**DATA SEGMENT:**

• • • • • • •

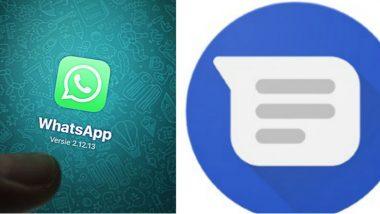 SMS App New Version: వాట్సప్ని సవాల్ చేయనున్న ఎసెమ్మెస్ యాప్, సరికొత్త హంగులతో ముందుకు, సెక్యూరిటీకి అత్యంత పెద్ద పీఠ, రిచ్ కమ్యూనికేషన్ సర్వీసెస్ ఆధారిత మెసేజింగ్ వ్యవస్థకు శ్రీకారం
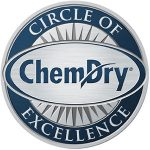 chem-dry-circle-of-excellence-logo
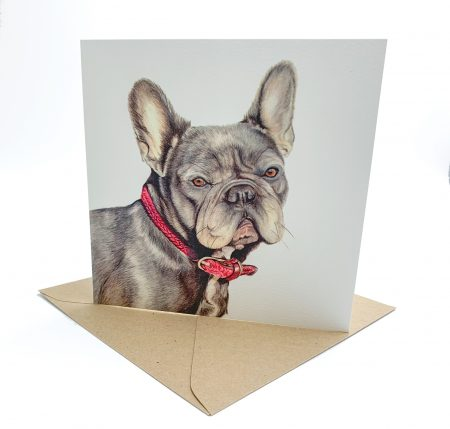 French Bulldog Greeting Card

• • • • • • •

**TRY IT:** Nothing should appear in the answer except the lines from the one containing "chem-dry-circle-of-excellence-logo" through the last line of the listing, given again exactly and with no pictures.

**ANSWER:**
 chem-dry-circle-of-excellence-logo
 French Bulldog Greeting Card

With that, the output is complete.